*Required work*
Produce word for word the lines of the data below running from the one that has "Alex Simões presente" to the one that has "Happy Hour Awari - Jan 2020 ingressos", inclusive, and no others.
--------------------------------
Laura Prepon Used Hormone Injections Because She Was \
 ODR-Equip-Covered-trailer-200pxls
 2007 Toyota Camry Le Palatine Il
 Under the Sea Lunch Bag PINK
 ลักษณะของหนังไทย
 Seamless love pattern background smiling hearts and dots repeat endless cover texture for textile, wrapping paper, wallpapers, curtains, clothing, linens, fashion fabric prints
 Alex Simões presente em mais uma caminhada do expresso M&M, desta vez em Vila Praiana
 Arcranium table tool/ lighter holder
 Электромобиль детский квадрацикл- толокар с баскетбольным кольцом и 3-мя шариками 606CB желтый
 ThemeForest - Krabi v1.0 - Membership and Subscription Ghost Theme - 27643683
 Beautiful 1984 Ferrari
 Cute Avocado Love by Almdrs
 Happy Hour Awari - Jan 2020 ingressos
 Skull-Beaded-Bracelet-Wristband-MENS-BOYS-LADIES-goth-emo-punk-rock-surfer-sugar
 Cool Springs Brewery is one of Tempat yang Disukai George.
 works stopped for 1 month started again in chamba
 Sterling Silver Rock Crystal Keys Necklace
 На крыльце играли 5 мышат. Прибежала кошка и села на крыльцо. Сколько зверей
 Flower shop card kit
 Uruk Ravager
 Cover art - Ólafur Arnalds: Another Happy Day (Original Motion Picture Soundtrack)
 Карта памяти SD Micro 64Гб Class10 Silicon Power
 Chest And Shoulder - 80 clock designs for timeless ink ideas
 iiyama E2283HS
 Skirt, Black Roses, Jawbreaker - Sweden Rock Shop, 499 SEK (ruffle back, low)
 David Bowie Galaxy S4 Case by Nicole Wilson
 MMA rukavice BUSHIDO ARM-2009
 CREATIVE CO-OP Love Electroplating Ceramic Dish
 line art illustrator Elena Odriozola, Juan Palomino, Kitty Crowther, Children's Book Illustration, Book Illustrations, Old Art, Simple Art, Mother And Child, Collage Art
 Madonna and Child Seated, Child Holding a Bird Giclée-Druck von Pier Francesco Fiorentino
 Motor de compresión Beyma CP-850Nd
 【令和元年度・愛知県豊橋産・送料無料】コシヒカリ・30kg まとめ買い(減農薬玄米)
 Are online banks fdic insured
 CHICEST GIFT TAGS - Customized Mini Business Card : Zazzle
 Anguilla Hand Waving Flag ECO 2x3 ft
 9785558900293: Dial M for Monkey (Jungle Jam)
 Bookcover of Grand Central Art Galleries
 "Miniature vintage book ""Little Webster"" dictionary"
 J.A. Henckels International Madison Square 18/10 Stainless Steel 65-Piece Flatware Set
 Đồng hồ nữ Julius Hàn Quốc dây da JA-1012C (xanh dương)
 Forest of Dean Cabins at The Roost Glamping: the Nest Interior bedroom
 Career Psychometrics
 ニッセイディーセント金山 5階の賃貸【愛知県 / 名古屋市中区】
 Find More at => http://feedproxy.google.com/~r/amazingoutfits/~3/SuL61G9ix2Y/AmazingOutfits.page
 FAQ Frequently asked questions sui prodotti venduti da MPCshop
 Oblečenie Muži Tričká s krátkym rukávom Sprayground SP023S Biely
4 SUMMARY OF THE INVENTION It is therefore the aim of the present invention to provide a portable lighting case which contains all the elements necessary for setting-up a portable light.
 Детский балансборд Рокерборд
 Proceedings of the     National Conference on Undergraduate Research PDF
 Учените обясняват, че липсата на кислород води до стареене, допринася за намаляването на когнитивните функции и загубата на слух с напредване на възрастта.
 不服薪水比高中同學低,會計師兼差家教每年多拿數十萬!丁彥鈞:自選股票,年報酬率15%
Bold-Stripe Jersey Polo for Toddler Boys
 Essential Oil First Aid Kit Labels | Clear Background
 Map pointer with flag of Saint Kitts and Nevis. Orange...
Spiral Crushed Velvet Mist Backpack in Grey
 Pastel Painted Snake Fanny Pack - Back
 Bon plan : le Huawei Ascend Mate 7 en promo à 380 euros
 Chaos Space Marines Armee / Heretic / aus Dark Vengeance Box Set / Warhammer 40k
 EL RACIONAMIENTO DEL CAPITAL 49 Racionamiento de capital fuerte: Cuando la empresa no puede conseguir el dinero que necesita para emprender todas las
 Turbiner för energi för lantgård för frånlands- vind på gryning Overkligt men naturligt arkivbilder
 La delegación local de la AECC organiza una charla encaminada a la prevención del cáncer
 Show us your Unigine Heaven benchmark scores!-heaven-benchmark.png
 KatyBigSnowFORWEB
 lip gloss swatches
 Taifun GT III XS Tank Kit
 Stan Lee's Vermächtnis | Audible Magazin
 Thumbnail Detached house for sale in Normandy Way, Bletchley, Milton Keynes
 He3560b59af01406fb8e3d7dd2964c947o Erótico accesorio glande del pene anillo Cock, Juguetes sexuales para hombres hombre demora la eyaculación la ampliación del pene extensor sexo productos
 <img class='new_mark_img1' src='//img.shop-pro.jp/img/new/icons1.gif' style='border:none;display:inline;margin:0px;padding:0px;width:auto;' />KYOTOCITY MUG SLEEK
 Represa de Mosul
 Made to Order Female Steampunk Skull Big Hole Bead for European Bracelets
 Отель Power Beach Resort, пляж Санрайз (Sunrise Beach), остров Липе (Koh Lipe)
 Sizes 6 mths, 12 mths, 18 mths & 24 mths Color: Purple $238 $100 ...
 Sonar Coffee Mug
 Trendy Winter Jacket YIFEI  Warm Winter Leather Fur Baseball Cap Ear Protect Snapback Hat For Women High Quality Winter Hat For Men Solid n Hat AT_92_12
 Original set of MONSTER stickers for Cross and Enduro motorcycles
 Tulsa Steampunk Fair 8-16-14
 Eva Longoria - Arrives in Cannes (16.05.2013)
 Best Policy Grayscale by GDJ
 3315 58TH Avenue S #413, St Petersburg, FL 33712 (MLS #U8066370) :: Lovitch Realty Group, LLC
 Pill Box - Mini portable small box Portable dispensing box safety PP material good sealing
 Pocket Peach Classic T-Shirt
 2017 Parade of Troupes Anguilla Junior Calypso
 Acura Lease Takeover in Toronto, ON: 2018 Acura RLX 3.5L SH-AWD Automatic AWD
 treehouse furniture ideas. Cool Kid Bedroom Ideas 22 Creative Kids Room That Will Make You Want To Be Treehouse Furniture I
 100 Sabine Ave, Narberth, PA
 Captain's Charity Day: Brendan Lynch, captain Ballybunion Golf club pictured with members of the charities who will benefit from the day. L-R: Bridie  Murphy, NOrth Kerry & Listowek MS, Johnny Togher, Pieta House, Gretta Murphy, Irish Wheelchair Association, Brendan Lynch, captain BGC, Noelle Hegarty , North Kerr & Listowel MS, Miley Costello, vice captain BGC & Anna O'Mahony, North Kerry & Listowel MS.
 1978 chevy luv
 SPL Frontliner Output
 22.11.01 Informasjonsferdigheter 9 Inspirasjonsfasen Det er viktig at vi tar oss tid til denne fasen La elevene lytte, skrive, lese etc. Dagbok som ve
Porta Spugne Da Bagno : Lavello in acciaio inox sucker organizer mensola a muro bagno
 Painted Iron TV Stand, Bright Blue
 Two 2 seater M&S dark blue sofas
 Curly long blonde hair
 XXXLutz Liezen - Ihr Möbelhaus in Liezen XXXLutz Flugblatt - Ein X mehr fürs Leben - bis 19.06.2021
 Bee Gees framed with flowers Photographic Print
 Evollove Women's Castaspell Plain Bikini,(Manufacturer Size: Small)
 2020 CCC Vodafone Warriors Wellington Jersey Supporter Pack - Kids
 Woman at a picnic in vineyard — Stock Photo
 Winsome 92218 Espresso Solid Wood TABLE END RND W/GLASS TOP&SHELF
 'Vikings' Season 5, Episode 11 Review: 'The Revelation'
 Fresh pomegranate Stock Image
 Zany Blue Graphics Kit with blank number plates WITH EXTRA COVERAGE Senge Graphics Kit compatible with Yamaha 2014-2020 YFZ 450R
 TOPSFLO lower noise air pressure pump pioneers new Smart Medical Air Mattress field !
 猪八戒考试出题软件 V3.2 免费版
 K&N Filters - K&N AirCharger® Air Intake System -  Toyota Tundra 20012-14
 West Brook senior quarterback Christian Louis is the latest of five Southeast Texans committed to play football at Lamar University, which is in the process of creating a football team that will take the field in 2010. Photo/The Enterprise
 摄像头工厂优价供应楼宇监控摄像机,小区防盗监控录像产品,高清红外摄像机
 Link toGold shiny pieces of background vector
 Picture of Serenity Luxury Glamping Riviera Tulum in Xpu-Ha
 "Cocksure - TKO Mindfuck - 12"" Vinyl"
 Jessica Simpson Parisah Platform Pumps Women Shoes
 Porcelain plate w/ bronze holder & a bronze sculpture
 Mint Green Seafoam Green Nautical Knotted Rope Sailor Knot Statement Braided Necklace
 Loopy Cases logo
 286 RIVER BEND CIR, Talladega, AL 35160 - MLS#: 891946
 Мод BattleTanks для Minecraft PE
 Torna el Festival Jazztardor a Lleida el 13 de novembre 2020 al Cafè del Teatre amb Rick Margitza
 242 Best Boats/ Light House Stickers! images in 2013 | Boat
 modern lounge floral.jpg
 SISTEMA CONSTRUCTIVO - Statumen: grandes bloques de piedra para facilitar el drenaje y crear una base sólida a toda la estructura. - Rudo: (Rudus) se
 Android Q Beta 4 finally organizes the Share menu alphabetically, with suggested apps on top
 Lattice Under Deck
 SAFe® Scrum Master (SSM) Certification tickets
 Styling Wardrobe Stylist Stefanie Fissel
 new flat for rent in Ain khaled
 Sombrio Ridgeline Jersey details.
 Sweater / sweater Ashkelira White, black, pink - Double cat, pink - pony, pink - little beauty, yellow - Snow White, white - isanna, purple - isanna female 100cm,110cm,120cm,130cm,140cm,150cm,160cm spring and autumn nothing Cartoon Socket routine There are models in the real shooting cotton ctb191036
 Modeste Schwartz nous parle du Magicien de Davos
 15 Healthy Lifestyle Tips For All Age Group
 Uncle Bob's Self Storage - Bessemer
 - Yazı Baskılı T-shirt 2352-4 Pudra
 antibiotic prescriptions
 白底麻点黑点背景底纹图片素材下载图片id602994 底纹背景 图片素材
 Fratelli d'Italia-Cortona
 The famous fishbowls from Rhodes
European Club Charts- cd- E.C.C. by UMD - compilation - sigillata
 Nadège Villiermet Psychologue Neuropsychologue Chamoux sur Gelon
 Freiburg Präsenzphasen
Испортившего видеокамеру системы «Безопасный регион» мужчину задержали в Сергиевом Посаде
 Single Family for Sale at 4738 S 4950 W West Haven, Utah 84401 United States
--------------------------------
*Expected answer*
 Alex Simões presente em mais uma caminhada do expresso M&M, desta vez em Vila Praiana
 Arcranium table tool/ lighter holder
 Электромобиль детский квадрацикл- толокар с баскетбольным кольцом и 3-мя шариками 606CB желтый
 ThemeForest - Krabi v1.0 - Membership and Subscription Ghost Theme - 27643683
 Beautiful 1984 Ferrari
 Cute Avocado Love by Almdrs
 Happy Hour Awari - Jan 2020 ingressos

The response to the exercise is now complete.